▸ Rows from a spatial reasoning dataset
"""

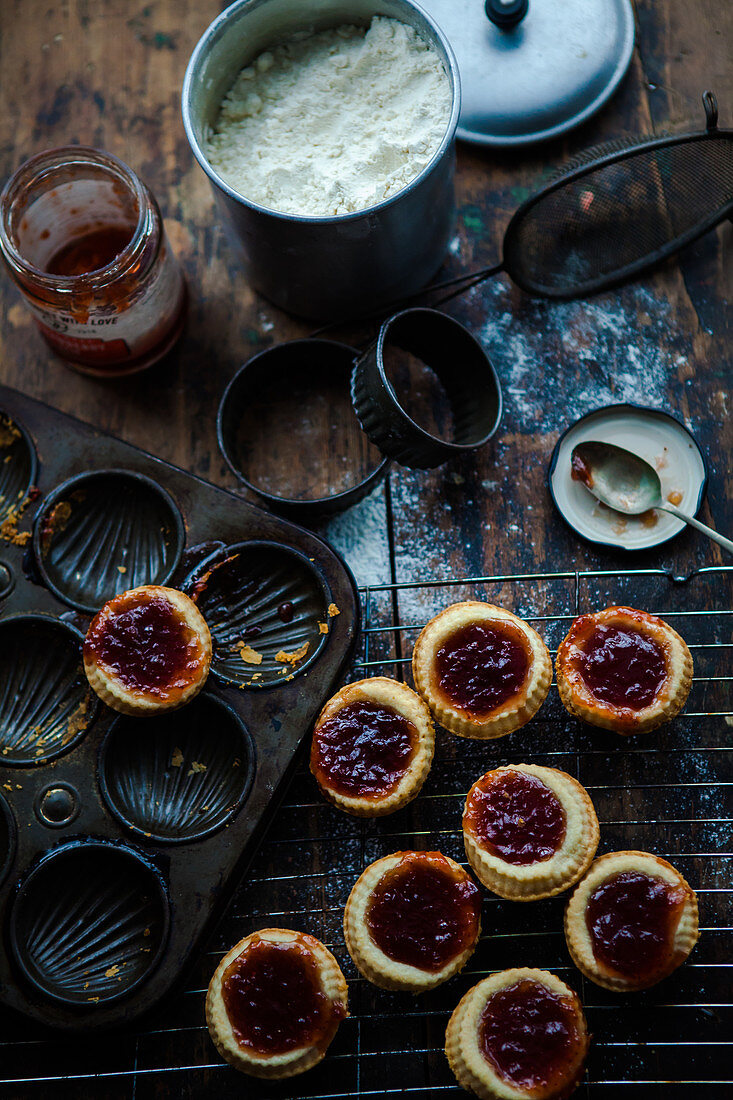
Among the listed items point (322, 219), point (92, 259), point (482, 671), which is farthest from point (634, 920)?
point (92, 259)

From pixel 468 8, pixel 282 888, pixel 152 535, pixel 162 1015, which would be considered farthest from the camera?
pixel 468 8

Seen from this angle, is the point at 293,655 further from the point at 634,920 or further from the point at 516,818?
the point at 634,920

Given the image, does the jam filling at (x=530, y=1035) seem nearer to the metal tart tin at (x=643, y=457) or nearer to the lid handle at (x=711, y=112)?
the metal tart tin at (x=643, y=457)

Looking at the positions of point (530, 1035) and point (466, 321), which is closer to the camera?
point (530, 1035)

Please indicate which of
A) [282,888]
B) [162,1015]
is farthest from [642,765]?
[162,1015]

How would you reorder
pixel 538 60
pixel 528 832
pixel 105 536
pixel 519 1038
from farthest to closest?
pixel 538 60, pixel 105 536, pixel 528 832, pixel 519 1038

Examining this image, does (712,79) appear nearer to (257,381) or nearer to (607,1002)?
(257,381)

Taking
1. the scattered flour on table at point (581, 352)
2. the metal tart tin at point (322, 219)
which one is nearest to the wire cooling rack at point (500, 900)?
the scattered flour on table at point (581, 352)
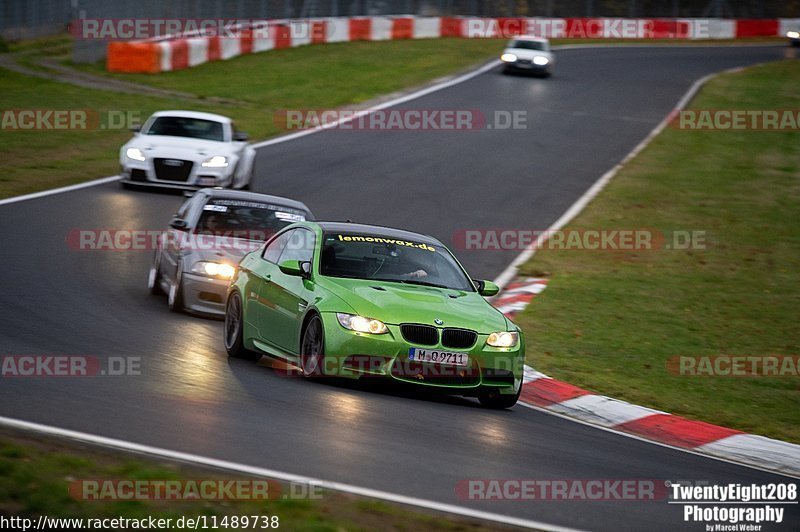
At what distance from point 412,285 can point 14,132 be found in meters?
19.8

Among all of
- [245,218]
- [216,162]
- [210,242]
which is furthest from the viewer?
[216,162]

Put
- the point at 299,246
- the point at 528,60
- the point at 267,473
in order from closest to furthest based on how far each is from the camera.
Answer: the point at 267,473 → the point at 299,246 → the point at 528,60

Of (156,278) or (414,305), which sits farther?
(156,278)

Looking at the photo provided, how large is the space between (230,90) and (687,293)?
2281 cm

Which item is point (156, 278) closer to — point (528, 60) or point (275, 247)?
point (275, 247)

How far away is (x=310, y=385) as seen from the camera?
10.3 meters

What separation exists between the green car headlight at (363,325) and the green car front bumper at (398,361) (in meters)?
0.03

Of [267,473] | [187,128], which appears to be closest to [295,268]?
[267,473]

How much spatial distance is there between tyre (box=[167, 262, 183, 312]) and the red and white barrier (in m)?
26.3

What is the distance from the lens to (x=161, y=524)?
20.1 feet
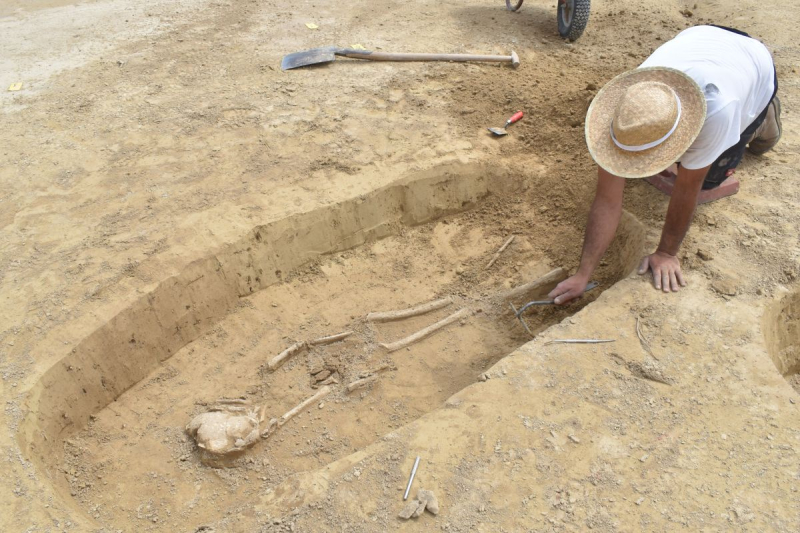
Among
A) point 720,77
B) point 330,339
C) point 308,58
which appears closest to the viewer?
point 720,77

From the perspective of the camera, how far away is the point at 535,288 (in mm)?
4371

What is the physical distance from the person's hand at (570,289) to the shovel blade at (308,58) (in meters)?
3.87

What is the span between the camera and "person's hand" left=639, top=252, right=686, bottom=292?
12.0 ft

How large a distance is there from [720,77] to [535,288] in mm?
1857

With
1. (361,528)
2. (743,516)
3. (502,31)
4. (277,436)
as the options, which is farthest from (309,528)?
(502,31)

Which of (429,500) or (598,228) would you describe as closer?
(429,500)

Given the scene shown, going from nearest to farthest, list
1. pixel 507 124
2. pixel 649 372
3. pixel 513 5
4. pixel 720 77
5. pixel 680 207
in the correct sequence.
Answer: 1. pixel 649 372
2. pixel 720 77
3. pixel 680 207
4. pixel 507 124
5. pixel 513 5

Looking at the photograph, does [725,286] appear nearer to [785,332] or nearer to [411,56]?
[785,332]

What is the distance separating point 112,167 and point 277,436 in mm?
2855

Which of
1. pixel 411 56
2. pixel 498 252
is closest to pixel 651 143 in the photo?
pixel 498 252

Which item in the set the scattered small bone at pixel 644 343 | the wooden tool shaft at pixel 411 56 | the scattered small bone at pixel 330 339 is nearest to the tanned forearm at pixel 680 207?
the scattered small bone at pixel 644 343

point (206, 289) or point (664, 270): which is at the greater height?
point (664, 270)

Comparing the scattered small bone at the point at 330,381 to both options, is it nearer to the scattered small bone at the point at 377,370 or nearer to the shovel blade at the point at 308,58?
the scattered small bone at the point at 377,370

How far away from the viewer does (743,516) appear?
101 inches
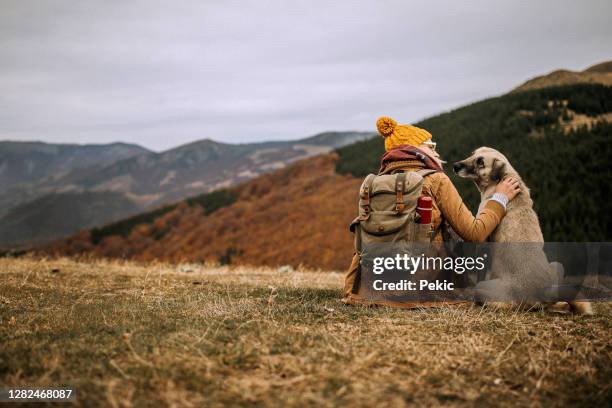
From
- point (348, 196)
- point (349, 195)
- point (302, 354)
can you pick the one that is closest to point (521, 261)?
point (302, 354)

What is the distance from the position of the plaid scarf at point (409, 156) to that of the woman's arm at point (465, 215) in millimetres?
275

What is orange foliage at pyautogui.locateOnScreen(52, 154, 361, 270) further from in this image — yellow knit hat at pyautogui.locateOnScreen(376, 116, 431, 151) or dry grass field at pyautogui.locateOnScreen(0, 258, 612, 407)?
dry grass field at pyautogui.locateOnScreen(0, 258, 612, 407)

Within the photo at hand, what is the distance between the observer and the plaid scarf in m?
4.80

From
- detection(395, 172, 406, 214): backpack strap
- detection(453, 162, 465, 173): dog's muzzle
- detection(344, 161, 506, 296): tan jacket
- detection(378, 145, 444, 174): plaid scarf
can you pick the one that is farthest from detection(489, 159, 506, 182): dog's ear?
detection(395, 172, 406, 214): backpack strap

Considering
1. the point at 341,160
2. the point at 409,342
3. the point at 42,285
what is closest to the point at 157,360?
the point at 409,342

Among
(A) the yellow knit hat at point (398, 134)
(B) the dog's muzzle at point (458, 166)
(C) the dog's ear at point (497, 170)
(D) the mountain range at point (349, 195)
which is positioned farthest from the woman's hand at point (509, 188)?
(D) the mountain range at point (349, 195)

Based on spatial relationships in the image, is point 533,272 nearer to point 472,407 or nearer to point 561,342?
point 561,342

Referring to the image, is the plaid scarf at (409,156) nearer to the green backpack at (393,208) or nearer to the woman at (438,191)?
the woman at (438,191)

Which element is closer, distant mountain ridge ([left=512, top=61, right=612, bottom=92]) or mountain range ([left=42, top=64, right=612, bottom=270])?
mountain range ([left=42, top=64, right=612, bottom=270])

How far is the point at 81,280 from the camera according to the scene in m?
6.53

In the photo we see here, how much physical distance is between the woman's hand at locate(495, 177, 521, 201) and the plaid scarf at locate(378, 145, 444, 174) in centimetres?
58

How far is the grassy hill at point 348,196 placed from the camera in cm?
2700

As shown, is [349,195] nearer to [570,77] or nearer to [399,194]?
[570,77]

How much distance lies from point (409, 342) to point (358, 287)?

"""

Skip the pictures and transcribe the rest of the records exactly.

▸ WORKED ANSWER
Among the listed items point (322, 219), point (92, 259), point (482, 671), which is farthest from point (634, 920)?
point (92, 259)

From pixel 468 8, pixel 282 888, pixel 152 535, pixel 162 1015, which would be considered farthest from the camera?
pixel 468 8

Seen from this angle, is the point at 293,655 further from the point at 634,920 or further from the point at 516,818?
the point at 634,920

Given the image, does the jam filling at (x=530, y=1035) seem nearer to the metal tart tin at (x=643, y=457) or nearer to the lid handle at (x=711, y=112)?
the metal tart tin at (x=643, y=457)

Looking at the positions of point (530, 1035) and point (466, 321), which is closer to the camera?
point (530, 1035)

Please indicate which of
A) [282,888]
B) [162,1015]
is farthest from [642,765]?
[162,1015]

How would you reorder
pixel 538 60
pixel 528 832
pixel 105 536
pixel 519 1038
from farthest to closest?
pixel 538 60, pixel 105 536, pixel 528 832, pixel 519 1038

Examining this image, does (712,79) appear nearer to (257,381) or nearer to (607,1002)?
(257,381)

Taking
1. the scattered flour on table at point (581, 352)
2. the metal tart tin at point (322, 219)
which one is nearest to the wire cooling rack at point (500, 900)?
the scattered flour on table at point (581, 352)
At what distance from point 412,285 can point 14,132 be found in meters?
19.8

Among all of
- [245,218]
- [216,162]
- [210,242]
which is furthest from the viewer?
[216,162]

Put
- the point at 299,246
- the point at 528,60
- the point at 267,473
in order from closest to furthest based on how far each is from the camera.
Answer: the point at 267,473 → the point at 299,246 → the point at 528,60

Of (156,278) or (414,305), which sits farther?
(156,278)

Looking at the photo provided, how large is the space between (230,90) and (687,293)?
2281 cm

Which item is point (156, 278) closer to — point (528, 60) or point (275, 247)?
point (275, 247)

How far away is (x=310, y=385) as seen from the camera?
10.3 meters

What separation exists between the green car headlight at (363,325) and the green car front bumper at (398,361) (in meters)?
0.03

Of [267,473] | [187,128], which appears to be closest to [295,268]?
[267,473]

How much spatial distance is there between tyre (box=[167, 262, 183, 312]) and the red and white barrier (in m)?
26.3

What is the distance from the lens to (x=161, y=524)?
20.1 feet
Among
A) point 720,77
B) point 330,339
C) point 308,58
which appears closest to the viewer?
point 720,77

From the perspective of the camera, how far away is the point at 535,288 (in mm)?
4371

What is the physical distance from the person's hand at (570,289) to the shovel blade at (308,58) (in meters)?
3.87

What is the span between the camera and "person's hand" left=639, top=252, right=686, bottom=292?
12.0 ft

How large a distance is there from [720,77] to [535,288] in mm?
1857

With
1. (361,528)
2. (743,516)
3. (502,31)
4. (277,436)
as the options, which is farthest from (309,528)?
(502,31)

Which of (429,500) or (598,228) would you describe as closer?
(429,500)

Given the scene shown, going from nearest to farthest, list
1. pixel 507 124
2. pixel 649 372
3. pixel 513 5
4. pixel 720 77
5. pixel 680 207
in the correct sequence.
Answer: 1. pixel 649 372
2. pixel 720 77
3. pixel 680 207
4. pixel 507 124
5. pixel 513 5

Looking at the photograph, does [725,286] appear nearer to [785,332] or nearer to [411,56]?
[785,332]

What is the distance separating point 112,167 and point 277,436 in mm?
2855

Which of
1. pixel 411 56
2. pixel 498 252
is closest to pixel 651 143 in the photo?
pixel 498 252

Which item in the set the scattered small bone at pixel 644 343 | the wooden tool shaft at pixel 411 56 | the scattered small bone at pixel 330 339 is nearest to the tanned forearm at pixel 680 207?
the scattered small bone at pixel 644 343

point (206, 289) or point (664, 270): which is at the greater height?
point (664, 270)

Comparing the scattered small bone at the point at 330,381 to both options, is it nearer to the scattered small bone at the point at 377,370 or nearer to the shovel blade at the point at 308,58?
the scattered small bone at the point at 377,370

How far away from the viewer does (743,516) appear?
101 inches
From
- point (348, 196)
- point (349, 195)
- point (302, 354)
can you pick the one that is closest to point (521, 261)?
point (302, 354)

What is the distance from the position of the plaid scarf at point (409, 156) to that of the woman's arm at point (465, 215) in millimetres?
275

What is orange foliage at pyautogui.locateOnScreen(52, 154, 361, 270) further from in this image — yellow knit hat at pyautogui.locateOnScreen(376, 116, 431, 151) or dry grass field at pyautogui.locateOnScreen(0, 258, 612, 407)?
dry grass field at pyautogui.locateOnScreen(0, 258, 612, 407)

Within the photo at hand, what is the distance between the observer and the plaid scarf in m?
4.80

From
- detection(395, 172, 406, 214): backpack strap
- detection(453, 162, 465, 173): dog's muzzle
- detection(344, 161, 506, 296): tan jacket
- detection(378, 145, 444, 174): plaid scarf
can you pick the one that is farthest from detection(489, 159, 506, 182): dog's ear?
detection(395, 172, 406, 214): backpack strap

Considering
1. the point at 341,160
2. the point at 409,342
3. the point at 42,285
what is closest to the point at 157,360?
the point at 409,342

Among
(A) the yellow knit hat at point (398, 134)
(B) the dog's muzzle at point (458, 166)
(C) the dog's ear at point (497, 170)
(D) the mountain range at point (349, 195)
which is positioned farthest from the woman's hand at point (509, 188)?
(D) the mountain range at point (349, 195)

Based on spatial relationships in the image, is point 533,272 nearer to point 472,407 or nearer to point 561,342?
point 561,342

Referring to the image, is the plaid scarf at (409,156) nearer to the green backpack at (393,208) or nearer to the woman at (438,191)?
the woman at (438,191)

Which element is closer, distant mountain ridge ([left=512, top=61, right=612, bottom=92]) or mountain range ([left=42, top=64, right=612, bottom=270])?
mountain range ([left=42, top=64, right=612, bottom=270])

How far is the point at 81,280 from the camera according to the scene in m?
6.53

In the photo we see here, how much physical distance is between the woman's hand at locate(495, 177, 521, 201) and the plaid scarf at locate(378, 145, 444, 174) in centimetres?
58

How far is the grassy hill at point 348,196 placed from the camera in cm?
2700

As shown, is [349,195] nearer to [570,77] or nearer to [399,194]?
[570,77]

How much distance lies from point (409, 342) to point (358, 287)?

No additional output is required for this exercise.